DOCUMENT SECTION:
The NPT commitments to "concrete agreed measures to further reduce the operational status of nuclear weapons systems" (Step 9(d)) and "a diminishing role for nuclear weapons in security policies" (Step 9(e)) should be applied to deployed as well as stored warheads.

2. CONTROL OF MISSILE DEFENSES AND NON-PROLIFERATION OF MISSILES

The U.S. withdrawal from the ABM Treaty is effective June 13, 2002, and the United States continues to stress the role of missile defenses in overall military strategy. According to the Nuclear Posture Review, missile defenses, advanced offensive nuclear and conventional strategic forces, and a "responsive defense infrastructure" capable of developing and producing nuclear weapons and resuming nuclear testing, form a "new triad," replacing the triad of nuclear-armed land-based missiles, submarine-based missiles, and heavy bombers. The NPR anticipates limited deployment of strategic missile defenses by 2008. The May 2002 Joint Declaration seeks to assuage Russian concerns regarding missile defenses by providing for information exchange, study of possible areas for cooperation on defenses, etc. However, there is no evidence that the Bush administration is prepared to make concrete practical commitments to restrict missile defenses.

In the U.S.-Russian context, this may drastically impede dealerting measures and reductions below the levels outlined in the May 2002 treaty, or indeed reductions approaching those levels in the years prior to 2012 or after then, when it expires. Russia may decide to maintain existing multiple warhead land-based missiles, and may also decide to deploy new ones, because this is a cost-effective way of fielding large numbers of deliverable warheads capable of overwhelming missile defenses. Russia may also experience pressure from deployment of missile defenses, especially in combination with increased U.S. capabilities to mount conventional precision strikes against Russian nuclear forces, to continue to maintain portions of its forces on high alert. Both of these factors in turn can cause U.S. reluctance to proceed with reductions beyond those required by the May 2002 treaty or to pursue dealerting. U.S. development and deployment of missile defenses will also stimulate a further Chinese build-up of its arsenal and a consequent arms race in Asia.

REQUIREMENT 1:
According to the arms control passage, when did the U.S. withdrawal from the ABM Treaty take effect?
REQUIREMENT 2:
Please reproduce part of the arms control passage word for word. Begin at the words "The NPT commitments" and stop after "as stored warheads.".

MATERIAL SUPPLIED:
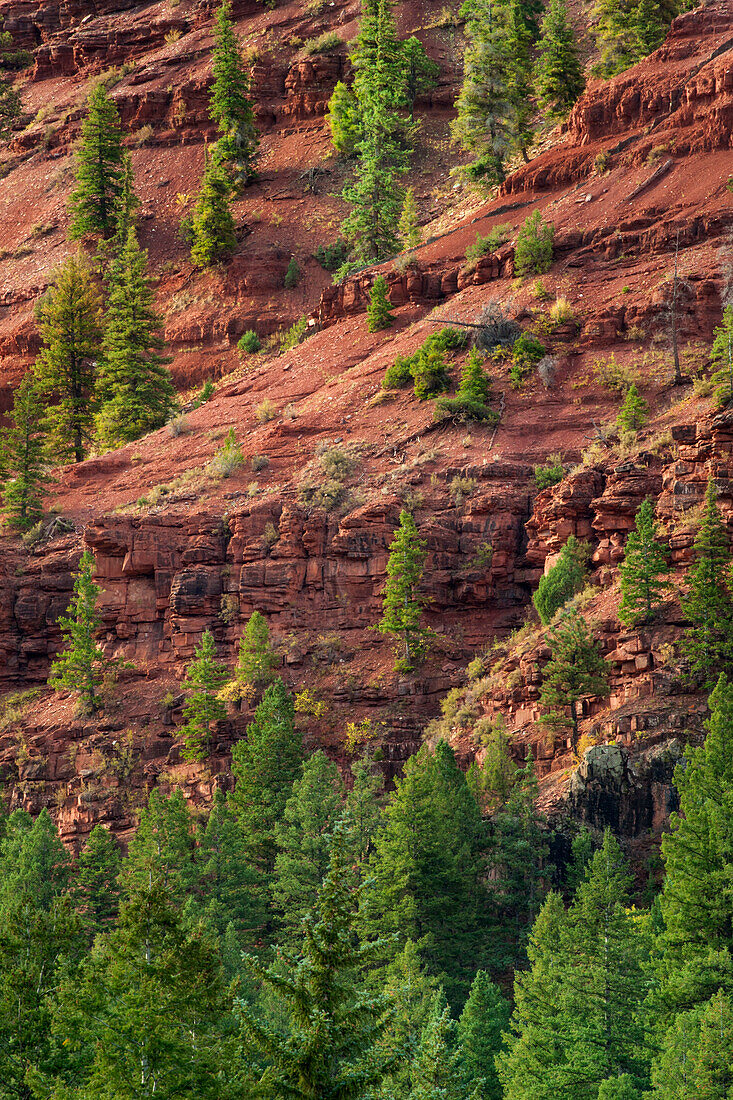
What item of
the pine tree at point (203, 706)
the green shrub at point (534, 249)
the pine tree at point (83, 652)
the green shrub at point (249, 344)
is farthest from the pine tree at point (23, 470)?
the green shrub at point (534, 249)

---

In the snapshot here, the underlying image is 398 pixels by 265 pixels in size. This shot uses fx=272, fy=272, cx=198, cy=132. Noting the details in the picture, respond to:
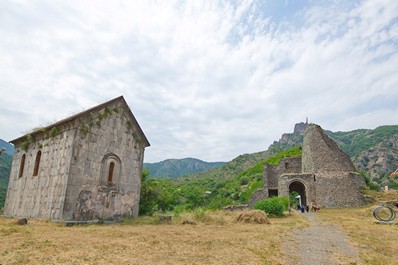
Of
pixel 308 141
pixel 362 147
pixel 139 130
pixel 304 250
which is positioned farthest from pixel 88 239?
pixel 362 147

SOLUTION 1:
June 13, 2002

SOLUTION 2:
The NPT commitments to "concrete agreed measures to further reduce the operational status of nuclear weapons systems" (Step 9(d)) and "a diminishing role for nuclear weapons in security policies" (Step 9(e)) should be applied to deployed as well as stored warheads.